We stayed for a second beer, and the time flew by.  We had sat at our table originally knowing that there was a label on the table that it was reserved at 5pm. “Oh, we will never be here until 5”, we said.  We left promptly at 5 for the next tent. 


The next tent was beginning to get a bit more rowdy. We arrived at Spatenbrau and promptly were whisked to a partially empty table.  At this point people had started to stand on the benches (standing on tables not allowed) to dance and sing to the music.  Fortunately our bench was against a side wall so it felt a little more stable. But it was great energy!  The live music was awesome.  I definitely didn’t finish the third Maßkrug, maybe not even half of it.  Thankfully one of us ordered the traditional chicken dinner which I housed, more singing and dancing on the benches and then we were ready for the metro ride home, at a respectable 7pm! Ha.  We were in bed by 9pm, after a fabulous day! 

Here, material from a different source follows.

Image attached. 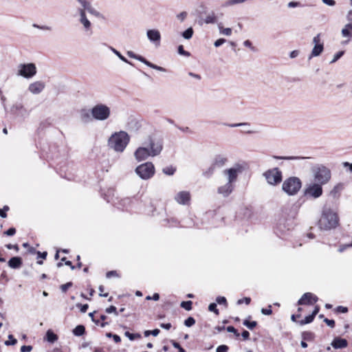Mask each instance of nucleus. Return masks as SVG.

I will share the rest of my Munich adventure in a separate post, but to complete my Oktoberfest stories, I decided to head to Oktoberfest the following night to check out the festivities at nighttime.  This time I got there a about 8:30.  It was just me this time, but such electric energy, so many Germans, and about 2/3 of the beer hall were standing on their benches.  In some cases not even singing or dancing, but just chatting.  I met up with a friend of one of my clients again at Augustiner-Brau, and hung out with a few German natives. One of them, Martin, was die-hard Munich fan.  It was so cool to hear him talk about Munich and how it was the best city in Germany and the world. Another, John, was an American from SoCal who has been living in Germany for the last 40 years. Another great storyteller as well! They toasted a lot… and I definitely struggled to keep up with the beer drinking pace of the crowd! We ended up closing Augustiner and heading to an after-hours bar that I couldn’t tell you the name of, where they served anything except beer. Isn’t there a rhyme about that?  Beer before liquor…. anyway, I survived!  It was really cool to see Oktoberfest at all different times of day and night, and to wear a fun outfit while doing it, that was in true Tarrah style!